A Good, But Not Great, US Economy
The United States economy is continuing its recovery from the Great Recession, as evidenced by its continued growth in the first half of this year. In fact, the United States economy has regained its position as a key driver of global economic growth, a result of both the improving health of the US economy as well as the poor state of many of the world’s other large economies. Nevertheless, the pace of the economic recovery in the United States has been disappointing and there are a number of risks that continue to hover over the future of the US economy. Should the economic recovery in the US falter, or should the growth ceiling for the US economy fall to levels closer to those of Europe and Japan, the global economy as a whole will struggle to grow at a faster pace in the coming years.
As expected, the United States economy rebounded from its winter-induced slump in the first quarter of this year by recording stronger growth in the second quarter. During this period, the US economy expanded by 2.3% on an annualized basis, a slightly worse performance than had been expected, while the annualized economic growth rate for the first quarter was revised upwards to 0.6%. Growth in the second quarter of this year was driven a combination of higher levels of consumer spending and an increase in export revenues, both of which helped to offset lower levels of government spending and business inventory building.
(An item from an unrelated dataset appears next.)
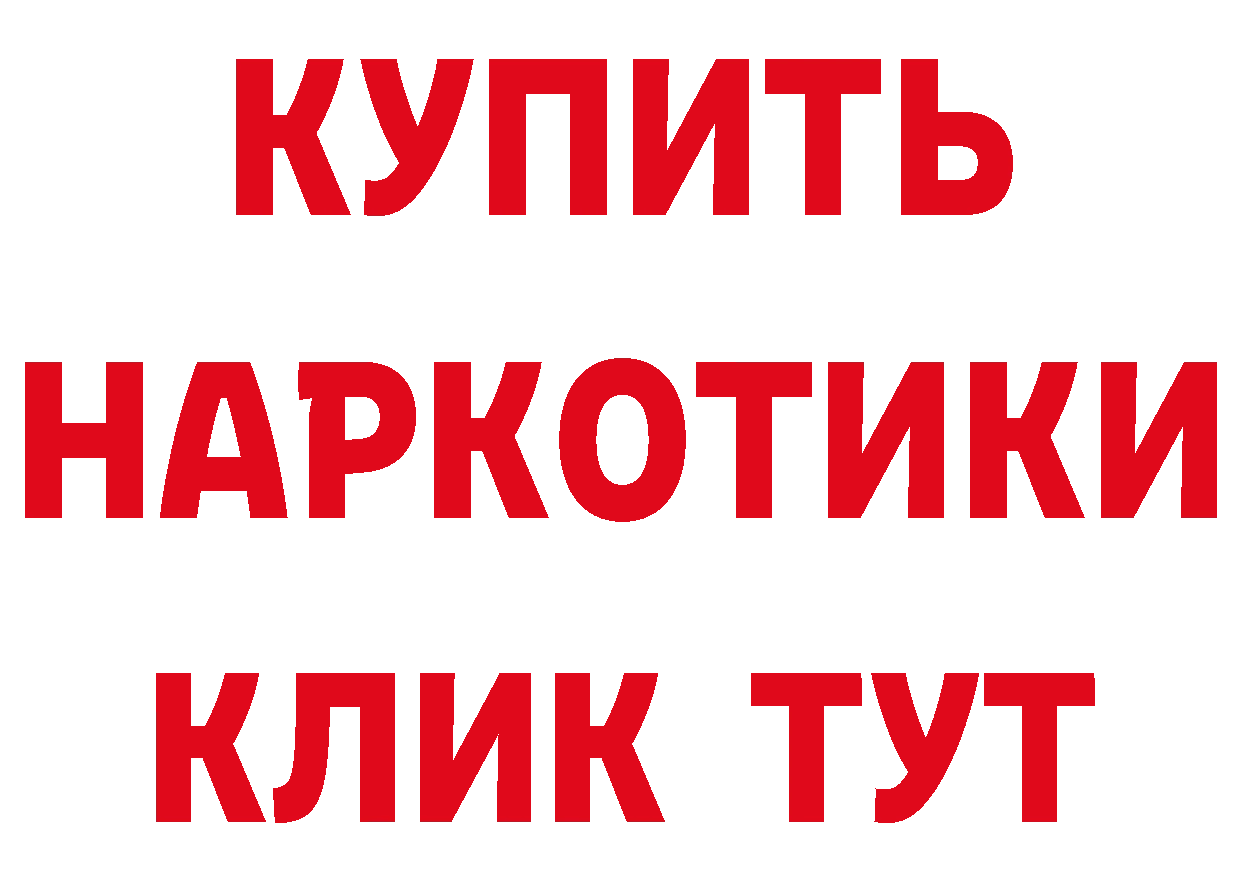 КУПИТЬ
НАРКОТИКИ
КЛИК ТУТ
When compared with the previous year, the United States economy grew by 2.6% over the first six months of this year, putting it a little behind the 3.0% GDP growth rate that we have predicted for the US this year.
Looking ahead to the second half of this year, the United States economy is expected to record growth rates slightly higher than those recorded in the first half of this year. On the positive side, consumer spending is forecast to continue to strengthen in the coming months, as are business investment levels and these factors will propel growth rates slightly upwards in the coming months. However, economic growth will not grow much faster as government spending is likely to remain subdued, while export demand will be hindered by the strength of the US dollar and the continued weakness of many key export markets. Moreover, the continued fall of oil prices will result in lower investment levels in the US’ shale gas industry, weakening what had been a key pillar of growth for the US economy in recent years. In addition, the US Federal Reserve is increasingly likely to raise interest rates in the latter part of this year and this too could dampen growth prospects over the near future.
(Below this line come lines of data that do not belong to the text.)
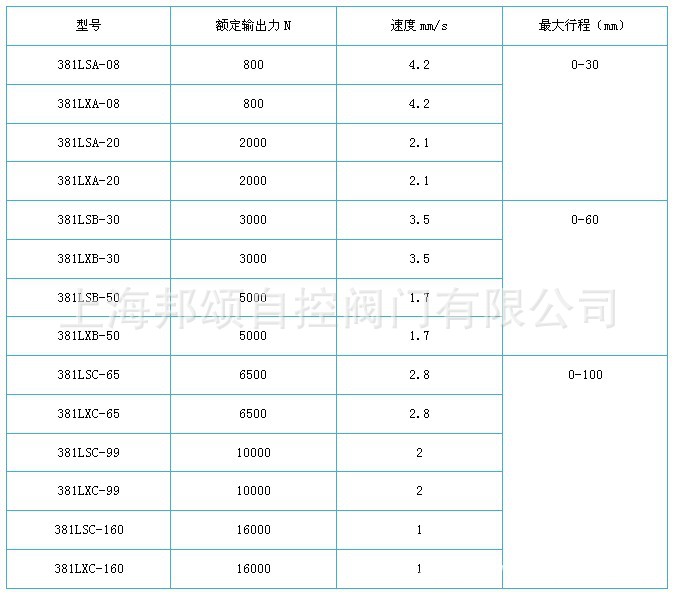 | 型号 | 额定输出力N | 速度mm/s | 最大行程（mm） |
|---|---|---|---|
| 381LSA-08 | 800 | 4.2 | 0-30 |
| 381LXA-08 | 800 | 4.2 | |
| 381LSA-20 | 2000 | 2.1 | |
| 381LXA-20 | 2000 | 2.1 | |
| 381LSB-30 | 3000 | 3.5 | 0-60 |
| 381LXB-30 | 3000 | 3.5 | |
| 381LSB-50 | 5000 | 1.7 | |
| 381LXB-50 | 5000 | 1.7 | |
| 381LSC-65 | 6500 | 2.8 | 0-100 |
| 381LXC-65 | 6500 | 2.8 | |
| 381LSC-99 | 10000 | 2 | |
| 381LXC-99 | 10000 | 2 | |
| 381LSC-160 | 16000 | 1 | |
| 381LXC-160 | 16000 | 1 | |

上海邦颂自控阀门有限公司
When looking at the big picture, it is increasingly likely that the United States economy in the midst of a decline in its economic growth ceiling to a level that may be closer to 2.5%-3.0%, rather than the 3.5%-4.0% levels that were in place as late as the 1990s. If this is the case, economic growth rates in the US may no longer be capable of reaching the levels of the 1990s or earlier as demographic growth slows and as export demand remains subdued. In fact, without major increases in productivity in the US, there is nothing to suggest that the economic growth ceiling in the United States will rise again in the coming years. With the economic growth ceilings of Europe and Japan at even lower levels, and with China’s growth ceiling falling rapidly, this is yet another signal that global economic growth rates are also likely to remain subdued for the foreseeable future.